■ **PASSAGE**
Additionally, to add resiliency, Structure Tone moved to disk-to-disk backup using EMC’s Avamar deduplication backup system. Before the switch, the company performed daily backups to tape and stored those tapes offsite. If disaster struck, data would be at least a day old, and the IT team would have to retrieve the tapes, take them to a new location, rebuild its systems and then restore data off the tapes.
It would have taken two to three days — “best-case scenario,” Robbins says. Now, data is at most five minutes old and can be restored within a half-hour.
The Atalanta team applied a slightly different approach, establishing a hot-site colocation facility, where each week it backs up data and business applications to a private cloud, along with its DR infrastructure of HP servers, a Cisco Systems network and Citrix virtualization environment.
Like Structure Tone, ConnectOne Bank also uses its own facilities as hot sites for one another. The New Jersey company’s headquarters is in Englewood Cliffs, and its Hackensack branch has a mirrored infrastructure: the same operation centers and phone systems on different power grids and phone networks. In an emergency, calls automatically reroute to the other office, and if both locations go down, each branch also has cellphone backup numbers.
“We joke that we have a backup to the backup,” says Elizabeth Magennis, executive vice president and chief lending officer at ConnectOne Bank.
Be Ready to Move — Fast
Perhaps the biggest surprise for those affected by Sandy was the length of time they were displaced. That’s what threw off McLennan and Atalanta Help Desk Supervisor Javier Acebedo, who together developed the company’s DR plan five years ago and update it regularly.
“The extended loss of power, networking and telephone circuits really put us to the test,” McLennan says. “We didn’t account for such a widespread disaster in our plan.”
Structure Tone, a few blocks from Washington Square, sent its staff home at 1 p.m. on Monday, Oct. 29, and they didn’t get back into the building until Saturday, Nov. 3. When the office lost electricity and shifted to its uninterruptible power supply Monday night, the IT staff, who were monitoring systems remotely from their homes, knew about the outage immediately. They had 60 minutes to “gracefully” failover the New York systems to Dallas, Robbins says.
Photo: Matthew Furman
Gregory Ring (left) and Terrence Robbins
With the SAN replication technology in place, it brought up all the New York systems in the Dallas environment within 30 minutes of losing power. “It was seamless for the user,” he says.
At ConnectOne, the phones went down in the Englewood Cliffs headquarters, and the office had problems accessing its core management system, so staff moved temporarily to Hackensack and rerouted calls to the systems there.

■ **DATA EXTRACT**

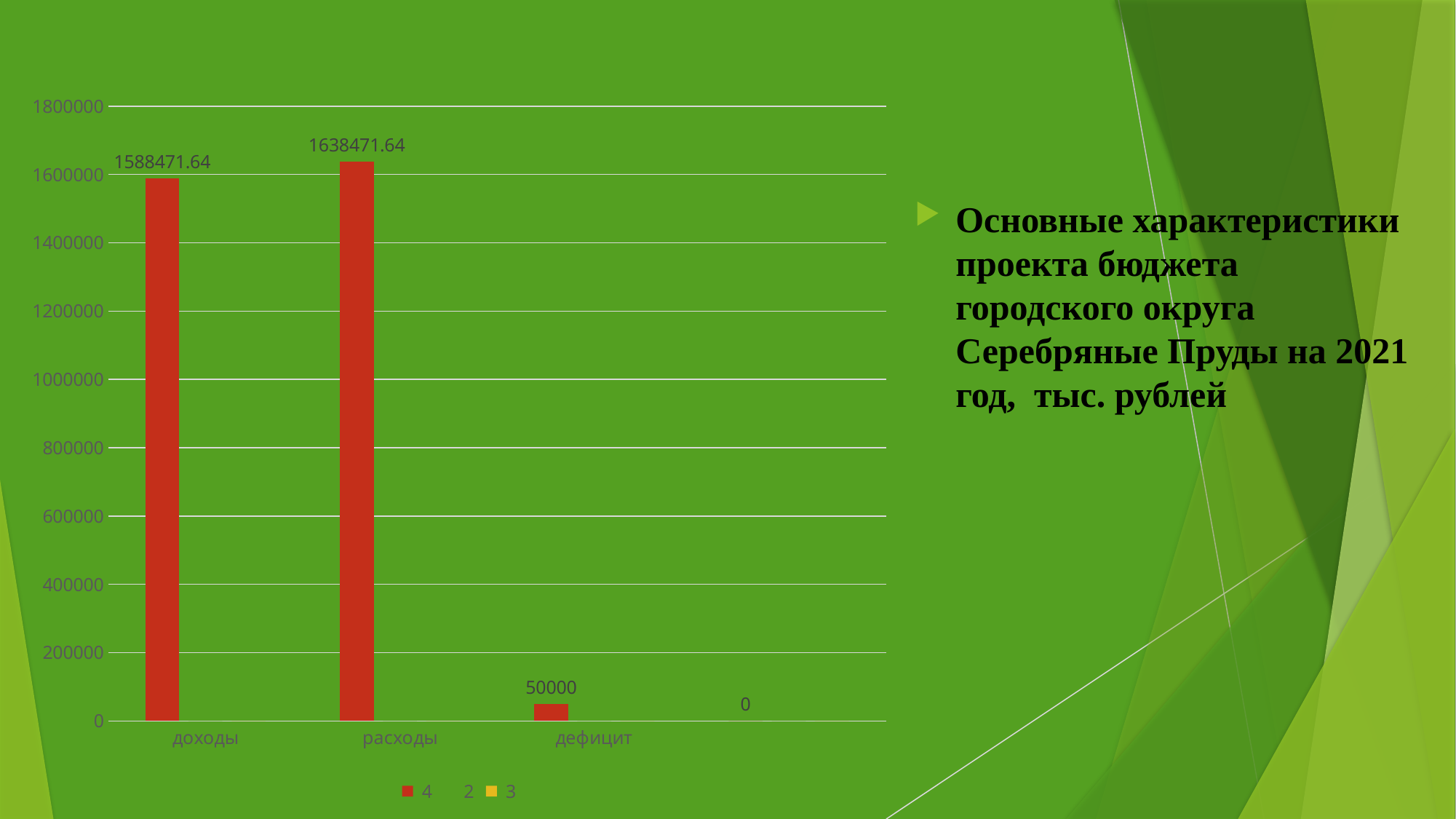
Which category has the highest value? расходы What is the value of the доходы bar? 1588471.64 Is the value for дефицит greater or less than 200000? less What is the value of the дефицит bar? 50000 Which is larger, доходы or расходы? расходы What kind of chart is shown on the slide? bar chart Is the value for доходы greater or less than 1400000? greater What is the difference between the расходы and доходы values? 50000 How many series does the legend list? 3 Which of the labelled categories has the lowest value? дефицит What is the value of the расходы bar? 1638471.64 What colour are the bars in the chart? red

■ **PROBLEMS TO WORK ON**
1) According to the disaster recovery passage, how old is Structure Tone's data at most now that it uses disk-to-disk backup?
2) Using the disaster recovery passage, list the steps Structure Tone's IT team would have had to take after a disaster under the old tape backup arrangement.
3) Continue the disaster recovery passage from its last sentence.

■ **RESPONSES BY ITEM NUMBER**
1) At most five minutes old.

2)
- Retrieve the tapes
- Take them to a new location
- Rebuild its systems
- Restore data off the tapes

3)
All of the bank’s locations, however, were open the day after the storm. Englewood Cliffs lost power, but it was able to come back online using a built-in gas generator. Hackensack also has a gas generator; other offices have portable generators. ConnectOne had a contractor onsite before and during the storm that made sure generators were running properly.
Atalanta’s DR site is about 30 minutes away from headquarters, but it sits at a higher elevation, so it fared well during the storm, McLennan says. When power went out on Monday, it was able to move operations to the backup site.
Although phone lines were down for weeks, Atalanta routed calls to a sister company in Los Angeles also owned by Gellert Global Group. When another sister company in Paramus, N.J., got power back after a week, Atalanta moved its Voice over IP phone system there.
“The day of the storm was scary,” McLennan recalls. “Power, cellphone and Internet loss was widespread throughout the New York and New Jersey metro region.”
As to advice he would offer businesses revamping their continuity plans in light of Sandy, McLennan doesn’t hesitate: “Think bigger. Mother Nature is pretty powerful.”
Anyone who tried to call a New York City mobile or landline phone during the 9/11 attacks knows how critical communications are to any DR plan. Despite extensive planning following the 2001 disaster, many companies found themselves struggling to stay in contact with employees and customers in the wake of Sandy.
Even Atalanta, ConnectOne and Structure Tone had to reinvent their strategies on the fly.
Get Everyone Back to Work
“We needed to ensure that word got out to the staff that we were up and running and ready for business and to inform them of any procedural changes,” says Atalanta’s Acebedo. “That was a big challenge for us. A lot of people wondered whether they should report to work. And, of course, there were a lot of false rumors running around.”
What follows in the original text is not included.